GTN provides firm and interruptible transportation services to third party shippers on a nondiscriminatory basis. Firm transportation services means that the customer has the highest priority rights to ship a quantity of gas between two points for the term of the applicable contract. During 2001, 95.2% of GTN’s available long-term capacity was committed to firm transportation services agreements with terms in excess of one year. At December 31, 2001, 99.6% of GTN’s available long-term capacity was held under long-term firm transportation agreements. The terms of these long-term firm contracts range between one and 24 years, with a volume-weighted average remaining term of approximately 12 years, as of December 31, 2001.

GTN also offers short-term firm and interruptible transportation services plus hub services, which allow customers the ability to park or borrow volumes of gas on its pipeline. If weather, maintenance schedules and other conditions allow, additional firm capacity may become available on a short term basis. GTN provides interruptible transportation service when capacity is available. Interruptible capacity is provided first to shippers offering to pay the maximum rate and, if necessary, allocated on a pro-rata basis to shippers offering to pay the maximum rate. If capacity remains after maximum tariff nominations are fulfilled, GTN allocates discounted and/or negotiated interruptible space on a highest to lowest total revenue basis.

At December 31, 2001, GTN provided transportation services for 88 customers, 44 of which had long-term firm service transportation agreements with GTN. The remaining customers utilize hub services or short-term firm, interruptible or capacity release contracts. Our customers are principally local retail gas distribution utilities, electric generators that utilize natural gas to generate electricity, natural gas marketing companies that purchase and resell natural gas to utilities and end-use customers, and industrial companies. Our customers are responsible for securing their own gas supplies and delivering them to our pipeline system. We transport our customers’ natural gas supplies either to downstream pipelines and distribution companies or directly to points of consumption.

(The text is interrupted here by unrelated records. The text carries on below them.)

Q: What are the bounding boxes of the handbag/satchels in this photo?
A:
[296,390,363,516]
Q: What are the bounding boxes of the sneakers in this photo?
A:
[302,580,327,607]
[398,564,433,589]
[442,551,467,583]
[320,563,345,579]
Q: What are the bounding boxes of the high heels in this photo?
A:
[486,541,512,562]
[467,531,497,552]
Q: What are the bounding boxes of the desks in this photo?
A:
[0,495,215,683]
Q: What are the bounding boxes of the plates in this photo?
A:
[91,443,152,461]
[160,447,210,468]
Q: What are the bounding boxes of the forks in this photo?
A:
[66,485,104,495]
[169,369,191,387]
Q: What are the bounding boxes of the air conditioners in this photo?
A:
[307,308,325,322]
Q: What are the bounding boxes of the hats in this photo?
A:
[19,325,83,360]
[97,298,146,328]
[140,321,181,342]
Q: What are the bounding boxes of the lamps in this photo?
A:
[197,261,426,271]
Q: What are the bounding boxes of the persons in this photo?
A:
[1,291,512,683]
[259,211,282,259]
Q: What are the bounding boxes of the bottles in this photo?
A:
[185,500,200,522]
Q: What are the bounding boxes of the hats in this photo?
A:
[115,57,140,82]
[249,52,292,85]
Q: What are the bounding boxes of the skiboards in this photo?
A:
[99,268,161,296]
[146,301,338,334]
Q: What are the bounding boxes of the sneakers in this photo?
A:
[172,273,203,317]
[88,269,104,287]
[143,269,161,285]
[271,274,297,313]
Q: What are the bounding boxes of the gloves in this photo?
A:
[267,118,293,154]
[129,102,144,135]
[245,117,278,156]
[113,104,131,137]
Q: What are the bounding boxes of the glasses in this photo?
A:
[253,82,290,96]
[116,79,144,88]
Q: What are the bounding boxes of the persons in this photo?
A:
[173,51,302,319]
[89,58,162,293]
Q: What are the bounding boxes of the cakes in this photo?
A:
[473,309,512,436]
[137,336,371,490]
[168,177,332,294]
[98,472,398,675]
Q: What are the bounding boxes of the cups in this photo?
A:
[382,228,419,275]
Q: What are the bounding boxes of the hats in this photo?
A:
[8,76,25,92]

GTN is in the process of completing its 2002 expansion project, which, when completed, will expand the capacity of its system by approximately 217 million cubic feet (“MMcf”) per day. Approximately 40 MMcf per day of that expansion capacity was placed in service in November 2001 and we expect the remaining capacity will be placed in service by the end of 2002. The total cost of the expansion is estimated to be $122 million. GTN has filed an application with the FERC for approval to complete another expansion of approximately 150 MMcf per day of additional capacity, at a cost of approximately $111 million. GTN expects to fund these expansions from cash provided by operations and, to the extent necessary, external financing and capital contributions from NEG. GTN has also initiated a preliminary assessment of a Washington lateral pipeline that would originate at the GTN mainline system near Spokane, Washington and extend west approximately 260 miles into the Seattle/Tacoma metropolitan area.

Iroquois Pipeline

We own a 5.2% interest in the Iroquois Gas Transmission System, an interstate pipeline which extends 375 miles from the U.S.-Canadian border in northern New York through the State of Connecticut to Long Island, New York. This pipeline, which commenced operations in 1991, provides gas transportation service to local gas distribution companies, electric utilities and electric power generators, directly or indirectly through exchanges and interconnecting pipelines, throughout the Northeast.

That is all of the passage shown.